─── EXTRAIT DU TEXTE

Il est donc utile d’essayer de décrypter ce discours public, pour autant qu’un discours soit prémonitoire de comportements ultérieurs, sans oublier que le président du Board, pour influent qu’il soit, ne s’avère qu’un des membres d’un organe collectif. On analysera ce discours selon deux axes ; celui de la continuité et celui du changement.

Un discours de continuité

Le discours du futur président s’efforce de dire simplement des choses compliquées. Observateur attentif des débats autour des IFRS depuis plusieurs années, il voit deux questions de fond se poser sans cesse : Existe-t-il une cible privilégiée pour le reporting financier et, si oui, quelle est-elle ? Et les normes comptables doivent-elles s’occuper d’autre chose que d’assurer la transparence ?

Sur ces deux questions essentielles, les réponses proposées sont fondamentalement les mêmes que celles qu’a toujours apportées l’IASB. En voici un résumé.

1. Le reporting financier doit d’abord servir l’investisseur. « Il en restera toujours la cible principale. » Certes, il intéresse aussi d’autres parties prenantes, le public en général, mais comme il ne peut y avoir plusieurs images fidèles de la situation « exacte » d’une entreprise, la question de savoir qui (en dehors de l’investisseur) utilise le reporting financier devient peu pertinente. On ne saurait confirmer plus clairement l’adhésion du futur président aux objectifs récemment votés du cadre conceptuel de l’IASB, dans la partie du cadre conceptuel « Objectifs et caractéristiques qualitatives », d’ailleurs dans la droite ligne du cadre précédent. Ses fonctions actuelles ne sont peut-être pas étrangères à cette orientation.

──────

_OBJECTIF_
Rédigez la suite de l'extrait sur le discours du futur président de l'IASB, en reprenant juste après sa dernière phrase. Les données ci-après proviennent d'une autre source que l'extrait.

─── DONNÉES FOURNIES

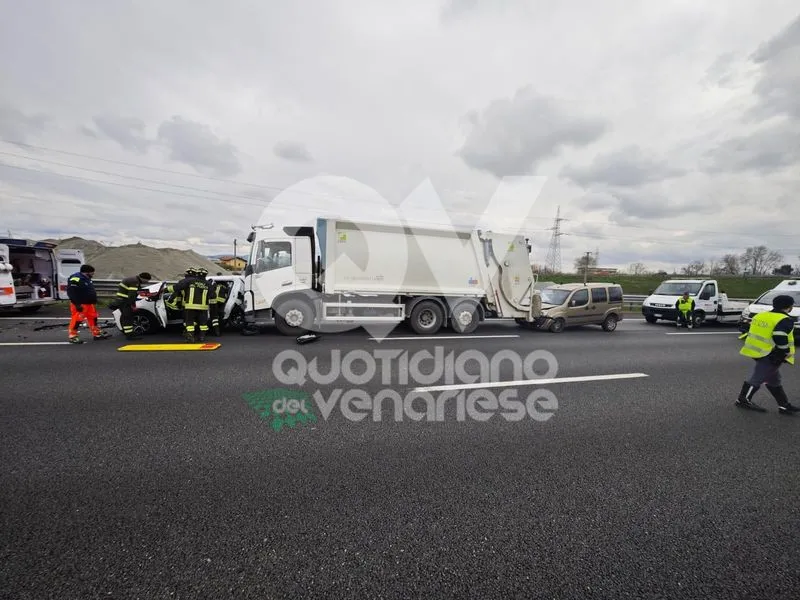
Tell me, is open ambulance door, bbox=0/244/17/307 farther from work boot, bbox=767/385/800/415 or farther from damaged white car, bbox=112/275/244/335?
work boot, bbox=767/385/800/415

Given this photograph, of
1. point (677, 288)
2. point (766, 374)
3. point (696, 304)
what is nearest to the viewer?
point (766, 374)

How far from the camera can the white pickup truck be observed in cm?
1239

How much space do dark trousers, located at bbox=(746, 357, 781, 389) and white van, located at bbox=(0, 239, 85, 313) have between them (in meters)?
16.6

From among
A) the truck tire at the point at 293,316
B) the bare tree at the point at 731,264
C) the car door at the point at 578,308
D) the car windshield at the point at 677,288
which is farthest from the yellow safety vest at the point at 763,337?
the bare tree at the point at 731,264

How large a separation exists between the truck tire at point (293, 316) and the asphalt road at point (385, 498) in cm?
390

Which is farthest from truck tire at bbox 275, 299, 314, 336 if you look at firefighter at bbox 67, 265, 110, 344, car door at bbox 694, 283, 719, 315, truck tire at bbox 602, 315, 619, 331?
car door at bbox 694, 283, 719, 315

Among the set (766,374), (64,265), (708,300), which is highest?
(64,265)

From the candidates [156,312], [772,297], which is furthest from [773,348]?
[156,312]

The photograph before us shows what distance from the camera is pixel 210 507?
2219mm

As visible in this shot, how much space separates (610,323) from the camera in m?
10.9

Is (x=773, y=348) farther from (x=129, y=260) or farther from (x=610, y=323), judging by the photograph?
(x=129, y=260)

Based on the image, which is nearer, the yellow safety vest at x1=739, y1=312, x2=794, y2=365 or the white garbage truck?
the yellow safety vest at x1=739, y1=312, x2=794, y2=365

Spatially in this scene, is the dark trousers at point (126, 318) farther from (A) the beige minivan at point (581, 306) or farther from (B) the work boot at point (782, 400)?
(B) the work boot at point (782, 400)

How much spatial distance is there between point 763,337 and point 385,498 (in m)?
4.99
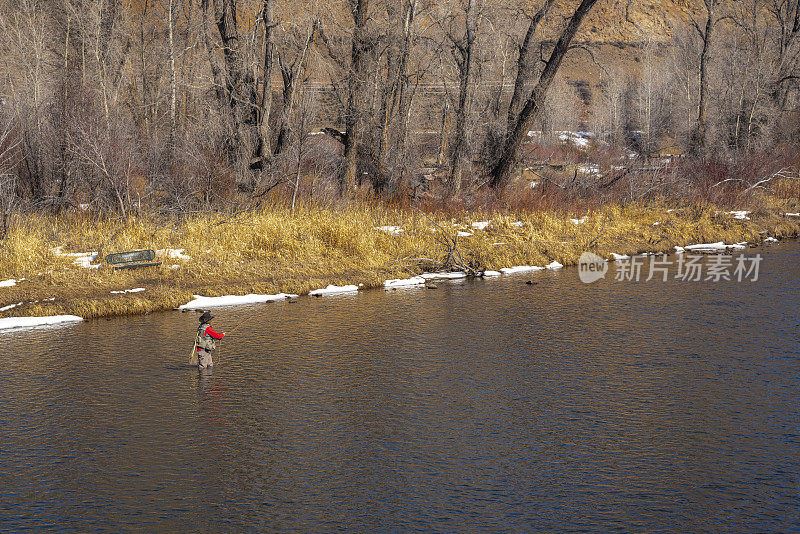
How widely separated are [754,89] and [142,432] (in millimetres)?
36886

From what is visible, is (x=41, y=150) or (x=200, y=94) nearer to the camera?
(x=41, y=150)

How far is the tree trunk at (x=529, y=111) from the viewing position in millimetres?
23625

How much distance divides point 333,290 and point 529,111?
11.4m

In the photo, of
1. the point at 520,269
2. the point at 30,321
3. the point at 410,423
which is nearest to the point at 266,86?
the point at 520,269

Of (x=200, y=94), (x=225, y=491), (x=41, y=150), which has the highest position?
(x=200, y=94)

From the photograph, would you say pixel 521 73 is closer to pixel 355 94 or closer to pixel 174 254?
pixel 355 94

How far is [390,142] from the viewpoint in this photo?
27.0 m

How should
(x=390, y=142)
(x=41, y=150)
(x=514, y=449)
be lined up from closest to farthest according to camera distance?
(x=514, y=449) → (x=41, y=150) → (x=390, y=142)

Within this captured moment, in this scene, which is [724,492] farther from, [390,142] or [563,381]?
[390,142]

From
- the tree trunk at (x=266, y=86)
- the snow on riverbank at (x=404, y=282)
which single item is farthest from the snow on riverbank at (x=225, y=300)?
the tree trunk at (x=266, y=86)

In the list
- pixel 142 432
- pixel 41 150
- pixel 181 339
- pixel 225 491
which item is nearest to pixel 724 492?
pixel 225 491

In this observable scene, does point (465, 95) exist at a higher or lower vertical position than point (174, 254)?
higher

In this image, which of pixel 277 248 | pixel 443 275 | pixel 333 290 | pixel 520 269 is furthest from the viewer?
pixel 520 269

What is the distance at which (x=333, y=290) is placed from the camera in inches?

──────
─── DONNÉES FOURNIES

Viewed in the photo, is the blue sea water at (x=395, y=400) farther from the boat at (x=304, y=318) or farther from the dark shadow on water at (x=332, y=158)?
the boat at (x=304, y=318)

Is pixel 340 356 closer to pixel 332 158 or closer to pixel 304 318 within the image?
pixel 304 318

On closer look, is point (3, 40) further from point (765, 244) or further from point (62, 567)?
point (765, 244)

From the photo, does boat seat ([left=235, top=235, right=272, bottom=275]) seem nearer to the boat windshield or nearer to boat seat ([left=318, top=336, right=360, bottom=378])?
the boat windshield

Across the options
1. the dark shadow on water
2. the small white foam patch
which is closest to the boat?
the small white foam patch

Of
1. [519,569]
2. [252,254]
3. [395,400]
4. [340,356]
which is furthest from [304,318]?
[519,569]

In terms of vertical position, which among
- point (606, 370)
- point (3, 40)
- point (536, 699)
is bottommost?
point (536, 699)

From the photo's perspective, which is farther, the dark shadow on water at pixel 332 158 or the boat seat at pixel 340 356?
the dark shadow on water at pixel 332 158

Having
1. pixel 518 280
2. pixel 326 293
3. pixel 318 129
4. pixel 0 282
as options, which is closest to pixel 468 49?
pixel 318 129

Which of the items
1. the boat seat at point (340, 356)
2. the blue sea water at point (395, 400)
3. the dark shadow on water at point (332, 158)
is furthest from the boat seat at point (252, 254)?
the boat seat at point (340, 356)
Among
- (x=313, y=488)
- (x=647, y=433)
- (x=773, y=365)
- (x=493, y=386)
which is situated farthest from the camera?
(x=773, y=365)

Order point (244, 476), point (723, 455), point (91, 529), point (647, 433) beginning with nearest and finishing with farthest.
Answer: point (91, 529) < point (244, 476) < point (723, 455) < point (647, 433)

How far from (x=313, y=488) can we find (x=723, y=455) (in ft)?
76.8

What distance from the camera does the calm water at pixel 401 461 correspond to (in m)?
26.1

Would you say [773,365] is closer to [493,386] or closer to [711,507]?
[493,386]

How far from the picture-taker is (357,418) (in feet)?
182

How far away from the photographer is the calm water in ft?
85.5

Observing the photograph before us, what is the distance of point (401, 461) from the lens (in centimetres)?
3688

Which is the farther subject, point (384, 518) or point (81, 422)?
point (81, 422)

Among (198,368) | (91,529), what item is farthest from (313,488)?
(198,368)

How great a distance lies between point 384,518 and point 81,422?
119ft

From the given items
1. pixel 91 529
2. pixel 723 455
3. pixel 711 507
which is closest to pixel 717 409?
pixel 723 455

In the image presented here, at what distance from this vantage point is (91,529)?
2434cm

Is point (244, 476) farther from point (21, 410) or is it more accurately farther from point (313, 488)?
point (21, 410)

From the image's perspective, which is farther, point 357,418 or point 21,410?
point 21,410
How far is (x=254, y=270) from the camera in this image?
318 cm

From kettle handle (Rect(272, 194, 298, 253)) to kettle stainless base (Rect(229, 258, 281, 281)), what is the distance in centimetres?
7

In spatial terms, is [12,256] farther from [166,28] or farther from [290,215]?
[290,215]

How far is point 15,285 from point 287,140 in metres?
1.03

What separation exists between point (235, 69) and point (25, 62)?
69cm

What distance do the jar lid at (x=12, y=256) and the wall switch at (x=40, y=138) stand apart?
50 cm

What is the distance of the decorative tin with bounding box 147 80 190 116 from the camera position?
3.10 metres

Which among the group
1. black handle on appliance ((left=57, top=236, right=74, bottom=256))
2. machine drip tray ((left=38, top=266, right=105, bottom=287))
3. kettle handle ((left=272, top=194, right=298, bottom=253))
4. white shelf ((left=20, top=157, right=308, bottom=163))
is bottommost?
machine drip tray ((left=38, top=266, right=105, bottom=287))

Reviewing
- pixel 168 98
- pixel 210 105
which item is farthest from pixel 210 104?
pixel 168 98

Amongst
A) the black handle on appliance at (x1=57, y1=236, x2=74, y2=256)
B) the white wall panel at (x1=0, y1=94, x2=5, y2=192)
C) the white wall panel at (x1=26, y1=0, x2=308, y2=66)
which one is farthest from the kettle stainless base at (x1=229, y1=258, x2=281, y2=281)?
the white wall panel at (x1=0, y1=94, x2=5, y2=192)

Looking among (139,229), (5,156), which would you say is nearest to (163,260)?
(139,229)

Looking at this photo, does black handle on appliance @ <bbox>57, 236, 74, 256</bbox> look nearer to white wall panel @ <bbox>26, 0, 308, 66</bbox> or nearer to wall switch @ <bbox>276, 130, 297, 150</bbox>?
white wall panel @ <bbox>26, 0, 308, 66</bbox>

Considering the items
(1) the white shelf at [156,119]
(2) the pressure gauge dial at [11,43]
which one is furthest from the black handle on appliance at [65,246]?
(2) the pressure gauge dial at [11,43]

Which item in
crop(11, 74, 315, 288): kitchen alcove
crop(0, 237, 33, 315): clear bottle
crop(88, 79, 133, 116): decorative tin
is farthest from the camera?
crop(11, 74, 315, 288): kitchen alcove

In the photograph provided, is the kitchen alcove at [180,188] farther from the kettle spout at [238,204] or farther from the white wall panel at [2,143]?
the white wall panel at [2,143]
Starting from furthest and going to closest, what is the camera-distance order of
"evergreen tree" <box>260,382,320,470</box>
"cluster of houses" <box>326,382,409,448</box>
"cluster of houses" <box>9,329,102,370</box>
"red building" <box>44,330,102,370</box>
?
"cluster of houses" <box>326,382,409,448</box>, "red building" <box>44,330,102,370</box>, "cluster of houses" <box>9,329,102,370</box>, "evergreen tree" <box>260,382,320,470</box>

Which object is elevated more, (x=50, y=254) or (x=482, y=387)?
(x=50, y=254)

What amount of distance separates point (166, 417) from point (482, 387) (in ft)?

──────

_RÉPONSE ATTENDUE_
2. Il observe que transparence et stabilité sont souvent mises en opposition. Il estime que cette contradiction est fausse et voit, au contraire, dans la transparence une « précondition nécessaire de la stabilité. » Sans transparence, il ne peut y avoir de stabilité durable. Cette affirmation lui permet de bien délimiter le territoire de la normalisation comptable par rapport au régulateur prudentiel. L’affirmation n’est pas nouvelle, mais est étayée par des arguments tirés du déroulement de la récente crise, en particulier sur le secteur bancaire.

Hans Hoogervorst affirme que le secteur bancaire n’est pas naturellement enclin à la transparence, en raison de son extrême vulnérabilité et que même si les régulateurs prudentiels ont un besoin légitime de délibérer dans le secret ; il pense néanmoins que les conditions d’hypermédiatisation de l’ère de l’Internet rendent illusoires une culture du secret et que seule la transparence peut à long terme aider à la stabilité. Les critiques qu’il adresse à la sous-capitalisation persistante des banques ou au manque de rigueur des récents stress-tests qui n’a fait qu’aggraver la méfiance des marchés, sont sans complaisance. Il se demande comment les auditeurs auraient pu être plus critiques qu’ils l’ont été alors même que « les régulateurs (prudentiels) considéraient que des valeurs sévèrement décotées (par le marché) étaient sans risque ».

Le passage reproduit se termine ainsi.